Friday, September 15, 2006

Security risks

A couple of weeks ago a guy was not allowed to board a plane at NYC's JFK airport while wearing a t-shirt with an Arabic text ("we will not be silent"). They even bought him another t-shirt. Hey, if you get a new t-shirt every time you wear an Arabic t-shirt, where do I sign up?

A few days later another guy was not allowed to board a plane at the Birmingham airport in a t-shirt with a picture of pistols. Security risk, you know. He is gonna make pictures of gunshot wounds on other people's t-shirt with those gun pictures. Or something. Don't the security guards in Birmingham have some real work to do? Like, say, checking every woman for gel bras, which are forbidden there?

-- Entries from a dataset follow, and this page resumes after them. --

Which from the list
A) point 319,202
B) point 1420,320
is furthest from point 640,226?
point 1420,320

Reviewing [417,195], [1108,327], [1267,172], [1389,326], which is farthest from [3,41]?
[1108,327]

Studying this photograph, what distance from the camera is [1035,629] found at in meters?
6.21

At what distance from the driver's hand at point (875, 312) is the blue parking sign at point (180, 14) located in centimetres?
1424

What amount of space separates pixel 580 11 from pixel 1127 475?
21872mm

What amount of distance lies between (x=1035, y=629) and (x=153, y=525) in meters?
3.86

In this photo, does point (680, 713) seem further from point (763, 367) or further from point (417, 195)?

Air Canada Jazz, on the other hand, kicked out a guy who was already inside a plane. For praying in a rather conspicuous way. And he wasn't even a Muslim, he was a Hassidic Jew. But he was making other passengers nervous. (As an aside: where did they find a Hassidic Jew who spoke neither English nor French?)

Making other passengers nervous is not allowed? Hey, let's ban screaming babies! And airline food made of beans! Not to mention hijabs.

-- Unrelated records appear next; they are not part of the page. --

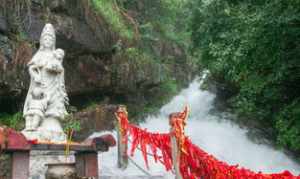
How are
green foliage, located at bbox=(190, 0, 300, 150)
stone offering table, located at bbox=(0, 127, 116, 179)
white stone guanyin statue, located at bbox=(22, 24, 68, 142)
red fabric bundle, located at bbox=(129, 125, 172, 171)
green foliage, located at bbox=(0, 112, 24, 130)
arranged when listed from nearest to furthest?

Anyone who follows my blog regularly knows that I don't underestimate the threat of Islamic terrorism and the need for security. Security, however, does not have to mean idiocy. If you really believe that antique pistols pictured on a t-shirt are a security threat to the point that they should not be allowed on a plane, it makes me wonder whether you are also checking people's luggage with a x-ray machine that is drawn on a wall somewhere.

Banning things just because they make people nervous is understandable but problematic. If you actually poll the passengers on what makes them the most nervous this will probably take you to square one on the ethnic profiling issue.

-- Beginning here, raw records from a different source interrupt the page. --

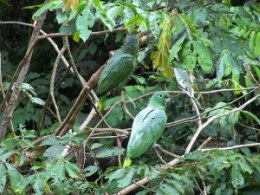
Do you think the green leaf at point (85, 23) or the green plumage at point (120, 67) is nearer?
the green leaf at point (85, 23)

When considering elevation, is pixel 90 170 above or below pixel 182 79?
below

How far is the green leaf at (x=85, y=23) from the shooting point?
160 centimetres

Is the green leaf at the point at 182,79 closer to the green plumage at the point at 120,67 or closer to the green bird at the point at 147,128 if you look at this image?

Banning realistic toy weapons is a good idea. Counting a gun's depiction on a t-shirt as a realistic toy weapon makes one wonder about your connection to reality. Texts in Arabic, objectionable or not, have rarely attacked anyone. The flight is not likely to last long enough for a passenger to convert others to Islam by showing them the Arabic text on the t-shirt. And good luck with getting the security employees to distinguish between Arabic, Farsi and Urdu by looking at it.

I have nothing against banning public prayer on a plane (very generous of me, seeing as I have no use for it), but in this case it should be written somewhere in big friendly letters. "No praying". As opposed to first letting somebody pray and then kicking them out of the plane.